Home / Dave Brockington / Majority-Minority Districts

Majority-Minority Districts


This is an area that I used to know a lot about earlier in my academic existence, but has nothing to do with the paper I’m trying to  finish today opposed by my daughter’s best efforts (the effect of EU Framework I grants on turnout to European Parliament elections).  As I haven’t examined majority-minority districting in well over ten years the following is based on memory (hence corrections are not only welcome, they’re invited).

While I now vote in OR-5 based on our opulent Lake Oswego Estate, I voted in WA-7 for over 20 years, a shift I find satisfying as OR-5 is a swing district, whereas WA-7 is a very safe Democratic seat such that the Republicans often do not bother running a candidate.  There is a proposal to carve out a majority-minority district based in large part on the extant 7th District.

My initial reaction is that this is a bad idea.  I am not opposed to majority-minority districts per se.  However, this proposal fails to achieve the goals of majority-minority districting on two criteria.  First, to my knowledge every existing majority-minority district concentrates a single minority in said district, be it African-American or Latino.  The goal here is to afford political minorities the ability to elect a member of their community — in effect, to guarantee their election.  This proposed district, however, “wouldn’t give a majority to any single ethnic or racial minority — rather it would treat all of them as a single bloc.”

It doesn’t work like that.

Second, due to differences in turnout rates, in order to guarantee the election of a minority, they usually need to constitute around 55% of the district’s population (there are exceptions; see NC-12, made famous by Shaw v Reno).  The proposed district, at 50.1%, barely qualifies under an expansive definition of “majority-minority”, let alone one that achieves the primary goal.

There are other critiques of such districts, both normative (usually they require creative gerrymandering; see IL-04 as an example), and political.  The latter is problematic from a Democratic perspective as to achieve the goal of minority representation, an atypically high number of Democratic voters have to be packed into the district, thus mitigating their influence in neighbouring districts.  This reason is why the Bush 41 Justice Department was quite keen on majority-minority districts under the pre-clearance provisions of the VRA.  However, given that Washington has a new 10th district following reapportionment, in this case it’s not a zero-sum game.

There are positive ramifications as well.  Descriptive representation is a key result, and this is one reason why the demographics of the House come close to national percentages.  For example, in the 111th, African Americans held 9.5% of House seats (against 13% of the national population); Latinos did considerably worse, however, at 5% of the House against over 14% of the population.  There is also empirical evidence suggesting that descriptive representation enhances the sense of external efficacy amongst minority populations (not only from the United States, but also concerning the Maori in New Zealand).  Of course, descriptive representation does not necessarily equate into substantive representation.

I have a couple other observations on this article (written by Jim Brunner, whom I have known since my undergraduate days and is an excellent reporter).  First, it’s suggested one of the criteria employed by Washington’s redistricting panel is to avoid splitting cities “wherever possible”.  Maintaining the geographic integrity of Seattle clearly plays into Republican hands; furthermore, I’m not sure why retaining municipal integrity in House districts is at all important.  One of the dysfunctions of the US House is that a small minority of districts are ever truly competitive in any given election.  While I am a big fan of Jim McDermott, it would be more democratic if he faced credible opposition once in a while.  Second, Brunner writes that

Federal voting-rights laws do encourage states to avoid drawing boundaries that dilute the political clout of minorities.
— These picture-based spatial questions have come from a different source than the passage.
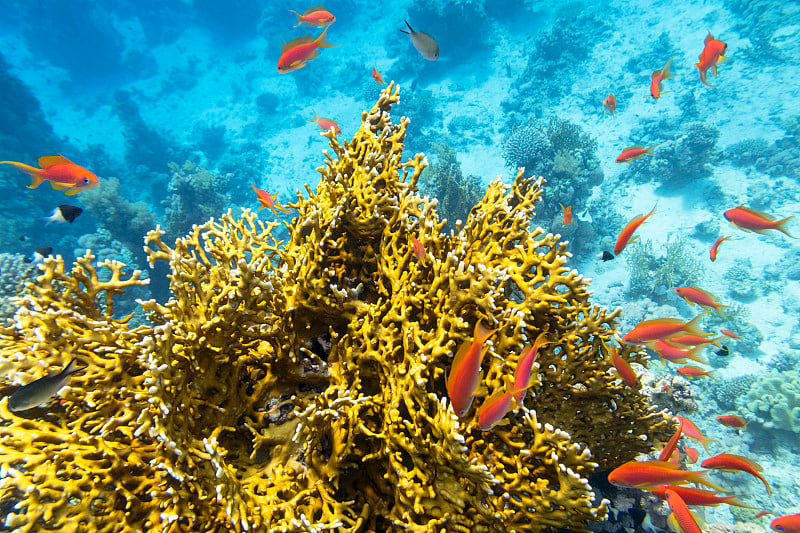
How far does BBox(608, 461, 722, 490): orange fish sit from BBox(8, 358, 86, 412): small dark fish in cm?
323

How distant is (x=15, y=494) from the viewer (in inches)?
67.3

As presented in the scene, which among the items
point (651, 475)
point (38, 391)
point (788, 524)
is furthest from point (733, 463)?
point (38, 391)

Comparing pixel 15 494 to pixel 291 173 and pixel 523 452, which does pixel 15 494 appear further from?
pixel 291 173

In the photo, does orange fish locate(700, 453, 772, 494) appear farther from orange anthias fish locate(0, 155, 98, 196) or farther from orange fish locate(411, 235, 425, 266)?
orange anthias fish locate(0, 155, 98, 196)

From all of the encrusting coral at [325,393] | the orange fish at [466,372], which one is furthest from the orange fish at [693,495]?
the orange fish at [466,372]

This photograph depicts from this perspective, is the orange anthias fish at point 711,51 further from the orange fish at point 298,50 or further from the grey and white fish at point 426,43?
the orange fish at point 298,50

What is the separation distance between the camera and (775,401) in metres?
7.12

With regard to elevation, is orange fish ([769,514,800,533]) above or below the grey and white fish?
below

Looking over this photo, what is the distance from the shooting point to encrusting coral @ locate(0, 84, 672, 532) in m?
1.69

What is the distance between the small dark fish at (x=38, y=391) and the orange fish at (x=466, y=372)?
2.09 metres

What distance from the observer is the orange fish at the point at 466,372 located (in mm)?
1606

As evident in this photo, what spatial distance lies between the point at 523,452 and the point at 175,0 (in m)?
59.3

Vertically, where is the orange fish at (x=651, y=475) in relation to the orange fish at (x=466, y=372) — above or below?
below

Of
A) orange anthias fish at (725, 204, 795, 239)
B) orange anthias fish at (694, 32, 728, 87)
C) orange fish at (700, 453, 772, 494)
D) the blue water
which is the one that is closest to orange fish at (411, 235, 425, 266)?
the blue water
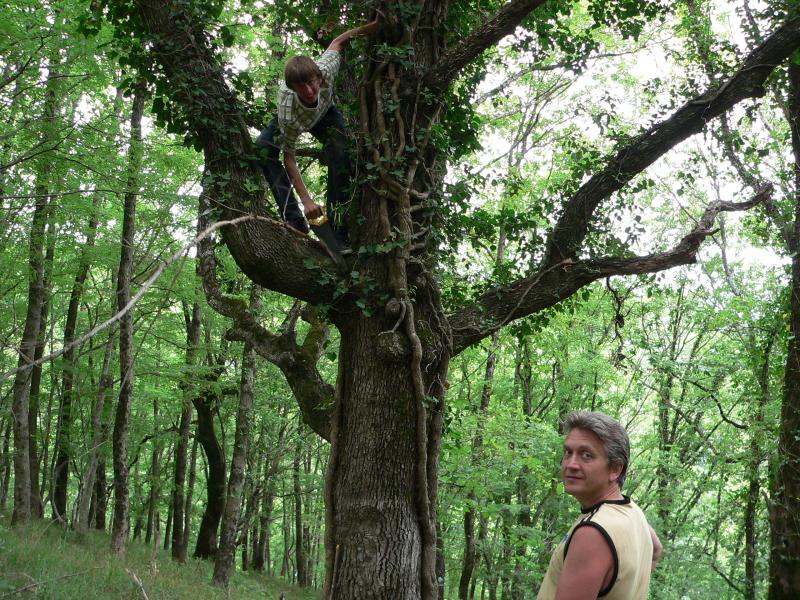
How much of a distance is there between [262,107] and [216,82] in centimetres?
88

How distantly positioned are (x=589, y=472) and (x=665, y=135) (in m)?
3.47

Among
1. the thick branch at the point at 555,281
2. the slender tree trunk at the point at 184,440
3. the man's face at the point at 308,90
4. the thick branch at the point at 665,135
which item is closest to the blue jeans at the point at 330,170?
the man's face at the point at 308,90

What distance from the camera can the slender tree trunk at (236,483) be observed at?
38.4 feet

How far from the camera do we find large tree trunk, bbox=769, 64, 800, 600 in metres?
7.62

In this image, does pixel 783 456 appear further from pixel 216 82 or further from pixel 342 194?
pixel 216 82

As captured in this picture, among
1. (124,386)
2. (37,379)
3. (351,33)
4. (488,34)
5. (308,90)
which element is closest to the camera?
(308,90)

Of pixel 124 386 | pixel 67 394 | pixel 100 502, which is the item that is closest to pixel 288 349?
Result: pixel 124 386

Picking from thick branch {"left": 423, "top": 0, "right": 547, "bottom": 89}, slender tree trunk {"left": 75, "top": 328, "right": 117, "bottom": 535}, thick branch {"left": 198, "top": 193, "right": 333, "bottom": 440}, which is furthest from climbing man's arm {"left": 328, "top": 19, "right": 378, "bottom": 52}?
slender tree trunk {"left": 75, "top": 328, "right": 117, "bottom": 535}

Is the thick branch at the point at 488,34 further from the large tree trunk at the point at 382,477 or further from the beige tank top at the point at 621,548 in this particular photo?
the beige tank top at the point at 621,548

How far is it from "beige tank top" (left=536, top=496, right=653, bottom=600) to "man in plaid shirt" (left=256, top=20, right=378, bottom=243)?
2.87 m

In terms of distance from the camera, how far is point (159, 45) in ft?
14.5

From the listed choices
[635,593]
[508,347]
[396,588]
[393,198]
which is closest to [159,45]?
[393,198]

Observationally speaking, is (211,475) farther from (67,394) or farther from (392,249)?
(392,249)

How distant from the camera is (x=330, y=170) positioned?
4766 mm
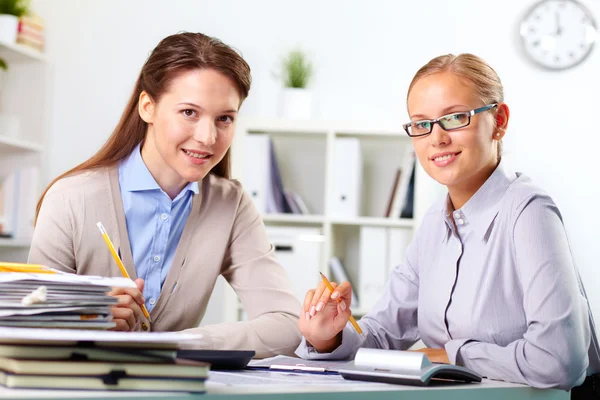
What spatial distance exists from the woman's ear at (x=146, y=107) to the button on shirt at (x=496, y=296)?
656 mm

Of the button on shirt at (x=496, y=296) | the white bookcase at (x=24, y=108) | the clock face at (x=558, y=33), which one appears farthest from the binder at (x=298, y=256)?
the button on shirt at (x=496, y=296)

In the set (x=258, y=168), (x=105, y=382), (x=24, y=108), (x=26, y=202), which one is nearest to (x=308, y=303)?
(x=105, y=382)

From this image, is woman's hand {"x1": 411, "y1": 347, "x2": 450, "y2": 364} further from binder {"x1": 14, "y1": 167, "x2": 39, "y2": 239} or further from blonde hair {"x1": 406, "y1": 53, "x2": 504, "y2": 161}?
binder {"x1": 14, "y1": 167, "x2": 39, "y2": 239}

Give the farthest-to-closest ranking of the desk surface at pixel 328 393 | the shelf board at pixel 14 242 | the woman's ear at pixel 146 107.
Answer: the shelf board at pixel 14 242
the woman's ear at pixel 146 107
the desk surface at pixel 328 393

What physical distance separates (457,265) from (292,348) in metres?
0.42

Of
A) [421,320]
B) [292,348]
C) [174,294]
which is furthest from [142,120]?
[421,320]

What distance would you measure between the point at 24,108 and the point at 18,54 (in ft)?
1.01

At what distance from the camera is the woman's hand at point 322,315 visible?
4.36 feet

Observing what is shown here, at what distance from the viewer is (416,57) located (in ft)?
12.8

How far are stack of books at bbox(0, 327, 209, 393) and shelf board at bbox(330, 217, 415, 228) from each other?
2.80 metres

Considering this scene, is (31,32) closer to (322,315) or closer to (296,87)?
(296,87)

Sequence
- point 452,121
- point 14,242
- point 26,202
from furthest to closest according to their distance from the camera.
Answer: point 26,202
point 14,242
point 452,121

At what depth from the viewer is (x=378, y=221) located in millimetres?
3555

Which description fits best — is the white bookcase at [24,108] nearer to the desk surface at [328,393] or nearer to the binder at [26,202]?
the binder at [26,202]
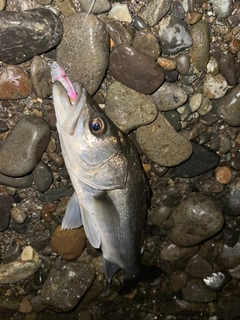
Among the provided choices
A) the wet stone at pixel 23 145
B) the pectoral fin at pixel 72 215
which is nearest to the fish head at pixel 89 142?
the pectoral fin at pixel 72 215

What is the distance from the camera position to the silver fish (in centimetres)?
225

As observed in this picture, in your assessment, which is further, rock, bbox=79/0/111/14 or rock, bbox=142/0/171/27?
rock, bbox=142/0/171/27

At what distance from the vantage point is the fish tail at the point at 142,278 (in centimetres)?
355

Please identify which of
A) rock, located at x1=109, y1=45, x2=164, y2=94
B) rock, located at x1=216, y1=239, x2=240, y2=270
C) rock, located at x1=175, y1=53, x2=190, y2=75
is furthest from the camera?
rock, located at x1=216, y1=239, x2=240, y2=270

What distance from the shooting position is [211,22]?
295 cm

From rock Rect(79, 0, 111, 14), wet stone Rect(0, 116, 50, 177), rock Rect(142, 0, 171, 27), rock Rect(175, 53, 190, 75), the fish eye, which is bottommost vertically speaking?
wet stone Rect(0, 116, 50, 177)

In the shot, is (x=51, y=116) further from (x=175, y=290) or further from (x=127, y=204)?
(x=175, y=290)

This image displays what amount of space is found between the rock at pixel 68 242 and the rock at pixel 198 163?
1.24 meters

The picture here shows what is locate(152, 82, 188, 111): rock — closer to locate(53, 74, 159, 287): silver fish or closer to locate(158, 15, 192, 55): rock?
locate(158, 15, 192, 55): rock

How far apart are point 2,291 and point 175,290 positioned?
79.0 inches

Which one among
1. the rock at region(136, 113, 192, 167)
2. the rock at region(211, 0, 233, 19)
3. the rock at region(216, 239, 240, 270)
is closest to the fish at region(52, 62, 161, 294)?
the rock at region(136, 113, 192, 167)

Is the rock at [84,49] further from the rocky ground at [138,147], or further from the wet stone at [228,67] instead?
the wet stone at [228,67]

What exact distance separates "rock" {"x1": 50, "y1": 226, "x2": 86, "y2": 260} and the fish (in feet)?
1.13

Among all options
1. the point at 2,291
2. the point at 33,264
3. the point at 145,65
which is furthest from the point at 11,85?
the point at 2,291
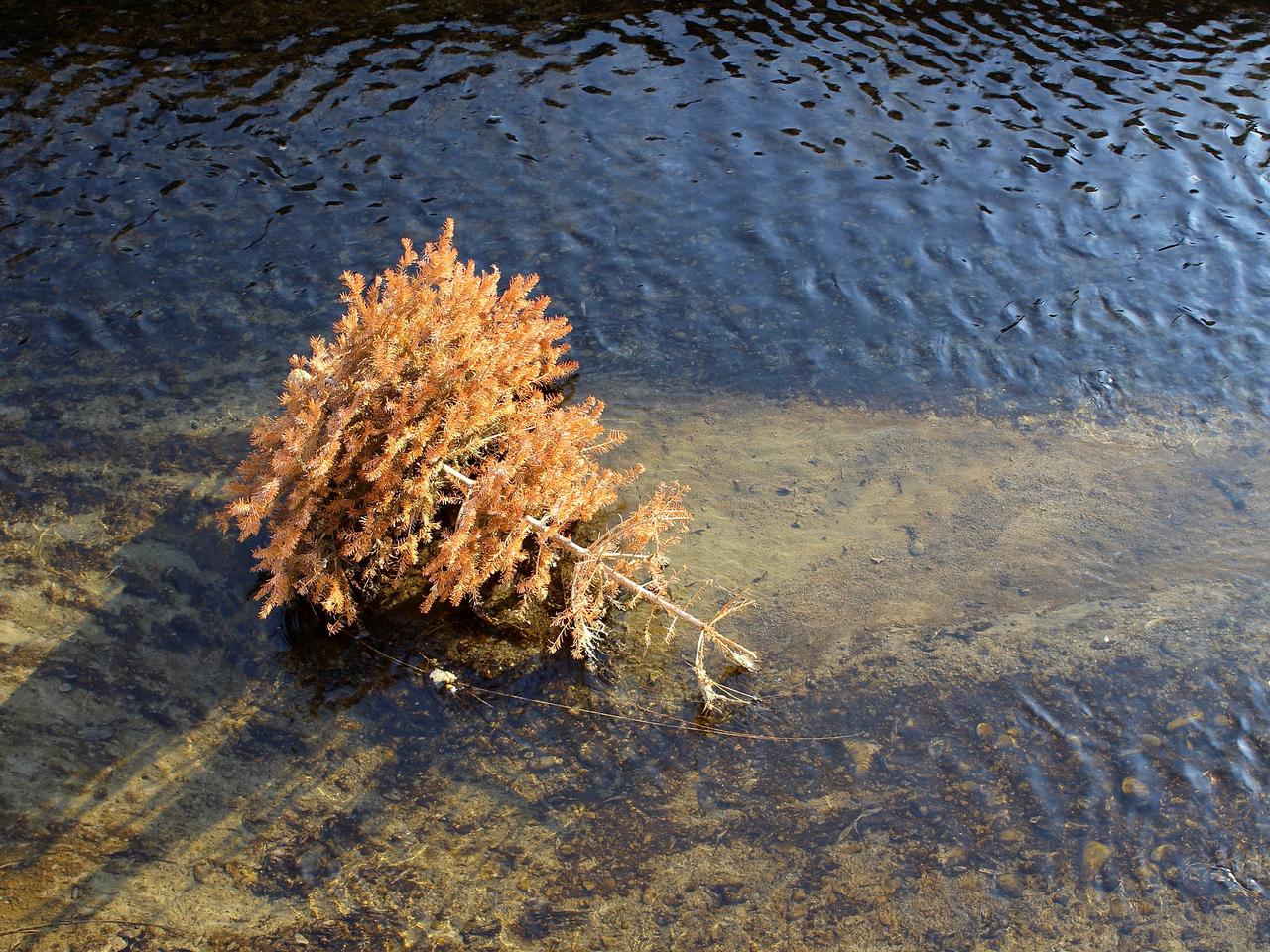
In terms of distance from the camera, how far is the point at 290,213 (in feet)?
31.9

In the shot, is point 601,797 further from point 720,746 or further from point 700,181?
point 700,181

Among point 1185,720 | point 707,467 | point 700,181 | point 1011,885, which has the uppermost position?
point 700,181

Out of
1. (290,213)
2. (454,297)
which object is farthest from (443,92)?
(454,297)

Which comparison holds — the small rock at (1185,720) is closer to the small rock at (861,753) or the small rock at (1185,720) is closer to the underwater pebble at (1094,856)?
the underwater pebble at (1094,856)

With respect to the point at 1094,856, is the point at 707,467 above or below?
above

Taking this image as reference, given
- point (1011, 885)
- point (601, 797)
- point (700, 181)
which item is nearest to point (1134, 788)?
point (1011, 885)

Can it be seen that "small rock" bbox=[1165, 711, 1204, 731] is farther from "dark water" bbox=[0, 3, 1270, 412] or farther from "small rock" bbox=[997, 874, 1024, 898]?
"dark water" bbox=[0, 3, 1270, 412]

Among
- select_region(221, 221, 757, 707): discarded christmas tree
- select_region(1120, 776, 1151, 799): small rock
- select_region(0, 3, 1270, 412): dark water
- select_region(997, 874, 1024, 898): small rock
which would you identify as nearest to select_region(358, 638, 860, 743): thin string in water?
select_region(221, 221, 757, 707): discarded christmas tree

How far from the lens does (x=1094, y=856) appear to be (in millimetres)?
5602

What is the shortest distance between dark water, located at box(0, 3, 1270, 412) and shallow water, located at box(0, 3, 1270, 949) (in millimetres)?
51

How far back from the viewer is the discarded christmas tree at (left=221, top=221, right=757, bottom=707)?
627 centimetres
In many states, extra care is given to drawing districts that ensure African Americans are majority, for example, due to the historical efforts to disenfranchise them.

This is true, but to expand on what Jim’s written, the real teeth of the VRA as applied to representation is the requirement of pre-clearance under Section 5.  Washington is not one of the states or jurisdictions that require Justice Department pre-clearance of its electoral rules.

I find the entire notion of single member districts problematic from a representation perspective, and have long agreed with Lani Guinier that there are better remedies to representational disenfranchisement than gerrymandering.